## Task to carry out
Please output every line of the material as it stands, without the pictures.
========================
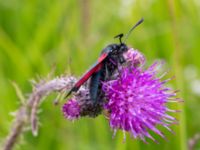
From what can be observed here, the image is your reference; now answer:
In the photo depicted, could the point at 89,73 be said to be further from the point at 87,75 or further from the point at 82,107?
the point at 82,107

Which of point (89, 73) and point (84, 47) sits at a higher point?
point (84, 47)

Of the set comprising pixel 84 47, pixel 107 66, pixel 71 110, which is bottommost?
pixel 71 110

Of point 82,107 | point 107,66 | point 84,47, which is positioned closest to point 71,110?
point 82,107

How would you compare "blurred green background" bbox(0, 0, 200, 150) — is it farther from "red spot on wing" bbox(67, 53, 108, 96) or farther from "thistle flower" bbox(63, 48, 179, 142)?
"red spot on wing" bbox(67, 53, 108, 96)

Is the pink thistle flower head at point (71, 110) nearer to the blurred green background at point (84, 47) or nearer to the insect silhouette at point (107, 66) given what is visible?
the insect silhouette at point (107, 66)

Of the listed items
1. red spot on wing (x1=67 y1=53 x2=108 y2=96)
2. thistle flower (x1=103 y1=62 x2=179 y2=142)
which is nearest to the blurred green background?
thistle flower (x1=103 y1=62 x2=179 y2=142)

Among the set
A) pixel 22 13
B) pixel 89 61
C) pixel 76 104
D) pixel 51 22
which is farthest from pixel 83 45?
pixel 76 104

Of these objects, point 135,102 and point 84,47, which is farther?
point 84,47
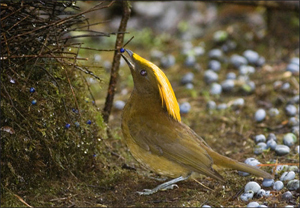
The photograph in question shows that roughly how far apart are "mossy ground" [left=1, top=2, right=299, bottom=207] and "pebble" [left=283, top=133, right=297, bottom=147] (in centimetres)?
26

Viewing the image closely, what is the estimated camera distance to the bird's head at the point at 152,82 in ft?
14.0

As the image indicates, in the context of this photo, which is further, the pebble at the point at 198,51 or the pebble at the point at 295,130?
the pebble at the point at 198,51

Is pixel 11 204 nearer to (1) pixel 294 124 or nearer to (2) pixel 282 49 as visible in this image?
(1) pixel 294 124

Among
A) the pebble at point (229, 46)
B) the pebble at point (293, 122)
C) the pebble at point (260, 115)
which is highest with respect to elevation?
the pebble at point (229, 46)

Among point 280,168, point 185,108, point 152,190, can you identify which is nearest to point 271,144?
point 280,168

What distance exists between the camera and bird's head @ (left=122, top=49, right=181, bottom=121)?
426cm

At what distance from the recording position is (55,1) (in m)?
4.17

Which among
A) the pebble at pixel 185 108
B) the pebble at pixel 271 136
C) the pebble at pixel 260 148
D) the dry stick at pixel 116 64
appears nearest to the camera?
the dry stick at pixel 116 64

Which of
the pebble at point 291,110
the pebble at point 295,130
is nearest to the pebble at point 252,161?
the pebble at point 295,130

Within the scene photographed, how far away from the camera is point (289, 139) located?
535cm

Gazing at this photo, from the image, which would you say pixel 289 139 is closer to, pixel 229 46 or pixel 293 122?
pixel 293 122

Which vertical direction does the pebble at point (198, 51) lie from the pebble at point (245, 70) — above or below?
above

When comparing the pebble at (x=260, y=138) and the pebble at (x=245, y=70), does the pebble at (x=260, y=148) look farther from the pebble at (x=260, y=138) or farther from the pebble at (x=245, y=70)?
the pebble at (x=245, y=70)

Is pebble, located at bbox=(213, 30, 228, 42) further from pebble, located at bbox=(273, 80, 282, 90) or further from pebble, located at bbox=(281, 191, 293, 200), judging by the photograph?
pebble, located at bbox=(281, 191, 293, 200)
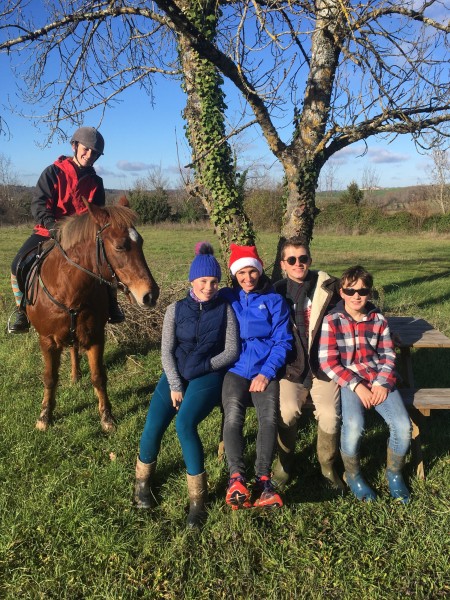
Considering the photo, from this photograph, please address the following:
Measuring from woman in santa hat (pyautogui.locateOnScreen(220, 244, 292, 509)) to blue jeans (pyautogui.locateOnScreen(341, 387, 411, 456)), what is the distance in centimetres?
52

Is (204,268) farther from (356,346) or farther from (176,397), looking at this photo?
(356,346)

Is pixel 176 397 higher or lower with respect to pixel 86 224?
lower

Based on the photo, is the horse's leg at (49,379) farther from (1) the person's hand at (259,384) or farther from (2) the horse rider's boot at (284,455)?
(2) the horse rider's boot at (284,455)

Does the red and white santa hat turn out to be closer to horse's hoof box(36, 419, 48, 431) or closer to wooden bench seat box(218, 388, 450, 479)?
wooden bench seat box(218, 388, 450, 479)

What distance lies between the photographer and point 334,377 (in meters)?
3.29

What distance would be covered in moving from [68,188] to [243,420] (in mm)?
2858

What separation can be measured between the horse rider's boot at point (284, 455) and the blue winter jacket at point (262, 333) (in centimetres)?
44

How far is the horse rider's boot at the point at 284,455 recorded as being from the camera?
333 centimetres

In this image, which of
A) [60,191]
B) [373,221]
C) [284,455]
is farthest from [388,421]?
[373,221]

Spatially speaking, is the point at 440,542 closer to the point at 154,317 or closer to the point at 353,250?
the point at 154,317

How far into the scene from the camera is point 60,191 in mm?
4453

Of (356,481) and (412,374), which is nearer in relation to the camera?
(356,481)

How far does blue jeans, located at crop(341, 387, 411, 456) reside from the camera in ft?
10.4

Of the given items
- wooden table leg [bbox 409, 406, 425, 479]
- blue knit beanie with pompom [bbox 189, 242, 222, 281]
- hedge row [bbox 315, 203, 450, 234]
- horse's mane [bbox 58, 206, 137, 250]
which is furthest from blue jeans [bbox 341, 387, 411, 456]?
hedge row [bbox 315, 203, 450, 234]
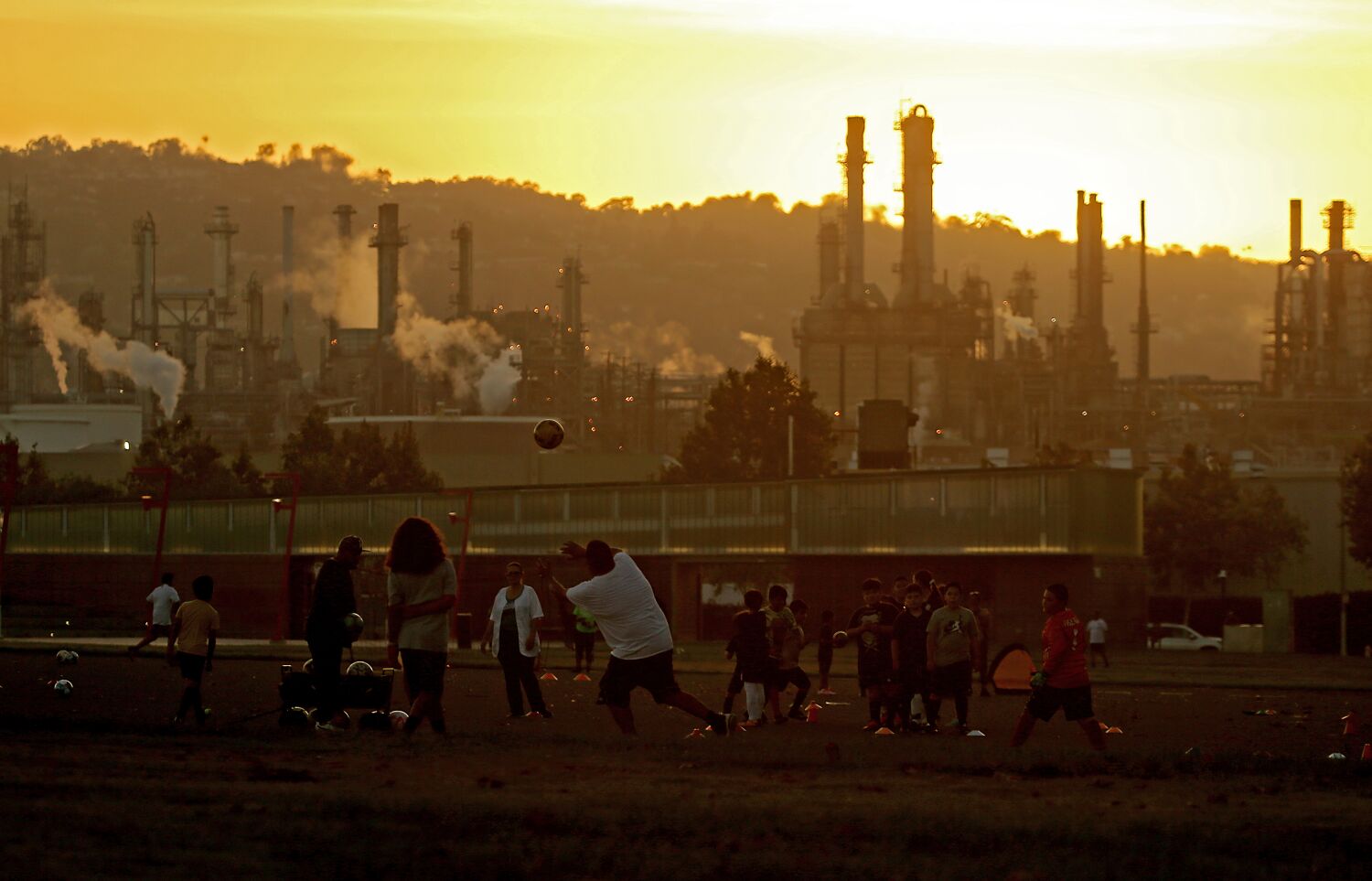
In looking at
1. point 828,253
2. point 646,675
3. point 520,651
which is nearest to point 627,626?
point 646,675

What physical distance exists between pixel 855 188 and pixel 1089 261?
1951 centimetres

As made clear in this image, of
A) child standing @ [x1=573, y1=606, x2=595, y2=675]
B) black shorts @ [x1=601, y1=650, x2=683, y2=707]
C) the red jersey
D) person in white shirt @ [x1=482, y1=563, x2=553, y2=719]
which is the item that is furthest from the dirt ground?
child standing @ [x1=573, y1=606, x2=595, y2=675]

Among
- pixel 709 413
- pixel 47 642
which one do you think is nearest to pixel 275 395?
pixel 709 413

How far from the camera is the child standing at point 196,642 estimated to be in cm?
1925

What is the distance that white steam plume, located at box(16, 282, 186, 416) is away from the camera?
14975 cm

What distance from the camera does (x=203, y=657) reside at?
19.8m

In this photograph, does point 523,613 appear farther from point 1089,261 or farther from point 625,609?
point 1089,261

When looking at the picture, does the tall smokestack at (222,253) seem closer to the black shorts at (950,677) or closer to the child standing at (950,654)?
the child standing at (950,654)

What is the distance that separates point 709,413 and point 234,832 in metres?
80.4

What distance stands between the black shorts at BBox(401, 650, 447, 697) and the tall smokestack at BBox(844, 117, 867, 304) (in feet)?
400

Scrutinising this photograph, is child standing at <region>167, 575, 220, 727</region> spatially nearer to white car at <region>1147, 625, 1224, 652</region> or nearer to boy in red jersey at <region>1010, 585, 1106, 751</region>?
boy in red jersey at <region>1010, 585, 1106, 751</region>

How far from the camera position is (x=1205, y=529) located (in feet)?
293

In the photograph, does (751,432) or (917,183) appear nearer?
(751,432)

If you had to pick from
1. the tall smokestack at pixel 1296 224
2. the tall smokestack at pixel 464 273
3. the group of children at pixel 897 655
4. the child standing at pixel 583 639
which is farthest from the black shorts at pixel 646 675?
the tall smokestack at pixel 464 273
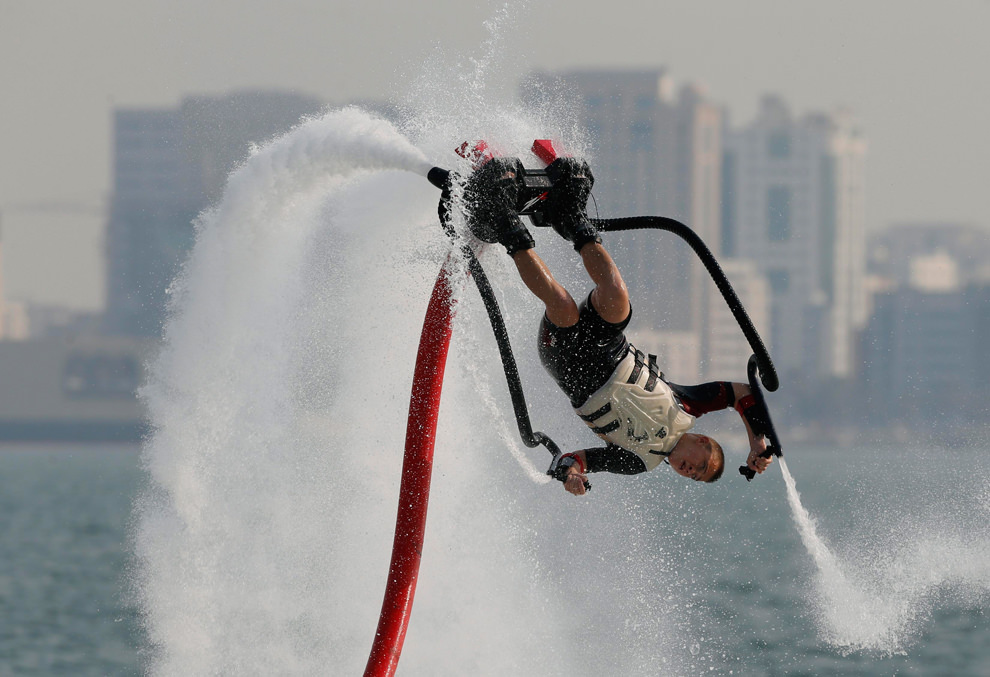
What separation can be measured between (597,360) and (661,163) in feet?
========================
## The result
From what can be observed here, the image is your reference; now answer:
In the photo depicted, could the point at 89,73 be said to be further from the point at 87,75 or further from the point at 82,107?
the point at 82,107

Which of point (89, 73) and point (84, 47) sits at a higher point?
point (84, 47)

Of the set comprising pixel 84 47, pixel 107 66, pixel 71 110, which is bottommost?
pixel 71 110

Of point 82,107 | point 107,66 | point 84,47, which is positioned closest to point 71,110?
point 82,107

How would you compare "blurred green background" bbox(0, 0, 200, 150) — is it farther from "red spot on wing" bbox(67, 53, 108, 96) or farther from "thistle flower" bbox(63, 48, 179, 142)?
"red spot on wing" bbox(67, 53, 108, 96)

Is the pink thistle flower head at point (71, 110) nearer to the blurred green background at point (84, 47) or nearer to the insect silhouette at point (107, 66) given what is visible?
the insect silhouette at point (107, 66)

Of the listed items
1. red spot on wing (x1=67 y1=53 x2=108 y2=96)
2. thistle flower (x1=103 y1=62 x2=179 y2=142)
which is nearest to the blurred green background?
thistle flower (x1=103 y1=62 x2=179 y2=142)

Among the set
A) pixel 22 13
B) pixel 89 61
C) pixel 76 104
D) pixel 51 22
which is farthest from pixel 83 45?
pixel 76 104

Of these objects, point 135,102 and point 84,47, which is farther?
point 84,47
The photograph in question shows that roughly how far apart are "mossy ground" [left=1, top=2, right=299, bottom=207] and "pebble" [left=283, top=133, right=297, bottom=147] (in centimetres)?
26

Viewing the image closely, what is the estimated camera distance to the bird's head at the point at 152,82 in ft?
14.0

As the image indicates, in the context of this photo, which is further, the pebble at the point at 198,51 or the pebble at the point at 295,130?
the pebble at the point at 198,51

Is pixel 11 204 nearer to (1) pixel 294 124 or nearer to (2) pixel 282 49 as visible in this image?
(1) pixel 294 124

Among
A) the pebble at point (229, 46)
B) the pebble at point (293, 122)
C) the pebble at point (260, 115)
which is highest with respect to elevation?
the pebble at point (229, 46)

Among point 280,168, point 185,108, point 152,190, can you identify which is nearest to point 271,144?
point 280,168

What distance exists between the camera and bird's head @ (left=122, top=49, right=181, bottom=121)?
426cm

At what distance from the recording position is (55,1) (in m)?
4.17

Which among
A) the pebble at pixel 185 108
B) the pebble at pixel 271 136
C) the pebble at pixel 260 148
D) the dry stick at pixel 116 64
appears nearest to the camera?
the dry stick at pixel 116 64

Which of
the pebble at point 291,110
the pebble at point 295,130
is nearest to the pebble at point 252,161?
the pebble at point 295,130

Within the scene photographed, how far away from the camera is point (289, 139) located?
535cm

Gazing at this photo, from the image, which would you say pixel 289 139 is closer to, pixel 229 46 or pixel 293 122?
pixel 293 122

Which vertical direction does the pebble at point (198, 51) lie from the pebble at point (245, 70) — above or below?
above

When comparing the pebble at (x=260, y=138) and the pebble at (x=245, y=70), does the pebble at (x=260, y=148) look farther from the pebble at (x=260, y=138) or farther from the pebble at (x=245, y=70)?
the pebble at (x=245, y=70)

Is pebble, located at bbox=(213, 30, 228, 42) further from pebble, located at bbox=(273, 80, 282, 90) or further from pebble, located at bbox=(281, 191, 293, 200), judging by the photograph?
pebble, located at bbox=(281, 191, 293, 200)
Considering the photo, from this photograph, please address the following:
Measuring from woman in santa hat (pyautogui.locateOnScreen(220, 244, 292, 509)) to blue jeans (pyautogui.locateOnScreen(341, 387, 411, 456)), what is the distance in centimetres?
52

Is (204,268) farther from (356,346) or farther from (176,397), looking at this photo?
(356,346)

Is pixel 176 397 higher or lower with respect to pixel 86 224?
lower

Based on the photo, is the horse's leg at (49,379) farther from (1) the person's hand at (259,384) or farther from (2) the horse rider's boot at (284,455)?
(2) the horse rider's boot at (284,455)

Does the red and white santa hat turn out to be closer to horse's hoof box(36, 419, 48, 431) or closer to wooden bench seat box(218, 388, 450, 479)?
wooden bench seat box(218, 388, 450, 479)

What distance lies between the photographer and point 334,377 (in meters)?
3.29

What distance would be covered in moving from [68,188] to [243,420] (in mm)?
2858

What separation can be measured between the horse rider's boot at point (284, 455) and the blue winter jacket at point (262, 333) (in centimetres)?
44

How far is the horse rider's boot at the point at 284,455 recorded as being from the camera?
333 centimetres

In this image, which of
A) [60,191]
B) [373,221]
C) [284,455]
is farthest from [388,421]?
[373,221]

Spatially speaking, is the point at 440,542 closer to the point at 154,317 or closer to the point at 353,250?
the point at 154,317

How far into the scene from the camera is point 60,191 in mm?
4453

Of (356,481) and (412,374), which is nearer in relation to the camera?
(356,481)

How far does blue jeans, located at crop(341, 387, 411, 456) reside from the camera in ft?
10.4

Of the given items
- wooden table leg [bbox 409, 406, 425, 479]
- blue knit beanie with pompom [bbox 189, 242, 222, 281]
- hedge row [bbox 315, 203, 450, 234]
- horse's mane [bbox 58, 206, 137, 250]
which is furthest from blue jeans [bbox 341, 387, 411, 456]?
hedge row [bbox 315, 203, 450, 234]
In looking at
1. point 828,253
2. point 646,675
3. point 520,651
which is nearest to point 627,626?
point 646,675

What physical distance exists between pixel 855 188 and pixel 1089 261?
1951 centimetres

As made clear in this image, of
A) child standing @ [x1=573, y1=606, x2=595, y2=675]
B) black shorts @ [x1=601, y1=650, x2=683, y2=707]
C) the red jersey
D) person in white shirt @ [x1=482, y1=563, x2=553, y2=719]
which is the item that is furthest from the dirt ground?
child standing @ [x1=573, y1=606, x2=595, y2=675]

Among
- pixel 709 413
- pixel 47 642
which one do you think is nearest to pixel 275 395?
pixel 709 413

How far from the camera is the child standing at point 196,642 estimated to be in cm?
1925

What is the distance that white steam plume, located at box(16, 282, 186, 416) is away from the camera?
14975 cm

What distance from the camera does (x=203, y=657) reside at?
19.8m

In this photograph, does point 523,613 appear farther from point 1089,261 or farther from point 625,609?
point 1089,261

When looking at the picture, does the tall smokestack at (222,253) seem closer to the black shorts at (950,677) or closer to the child standing at (950,654)?
the child standing at (950,654)

What is the distance that separates point 709,413 and point 234,832 in metres?
80.4

What distance stands between the black shorts at BBox(401, 650, 447, 697) and the tall smokestack at BBox(844, 117, 867, 304) (in feet)?
400

Scrutinising this photograph, is child standing at <region>167, 575, 220, 727</region> spatially nearer to white car at <region>1147, 625, 1224, 652</region> or nearer to boy in red jersey at <region>1010, 585, 1106, 751</region>?
boy in red jersey at <region>1010, 585, 1106, 751</region>

How far from the camera position is (x=1205, y=529) located (in feet)?
293

In the photograph, does (751,432) or (917,183) appear nearer?
(751,432)

If you had to pick from
1. the tall smokestack at pixel 1296 224
2. the tall smokestack at pixel 464 273
3. the group of children at pixel 897 655
4. the child standing at pixel 583 639
which is farthest from the black shorts at pixel 646 675?
the tall smokestack at pixel 464 273
What separation can be measured between (597,360) and (661,163) in feet?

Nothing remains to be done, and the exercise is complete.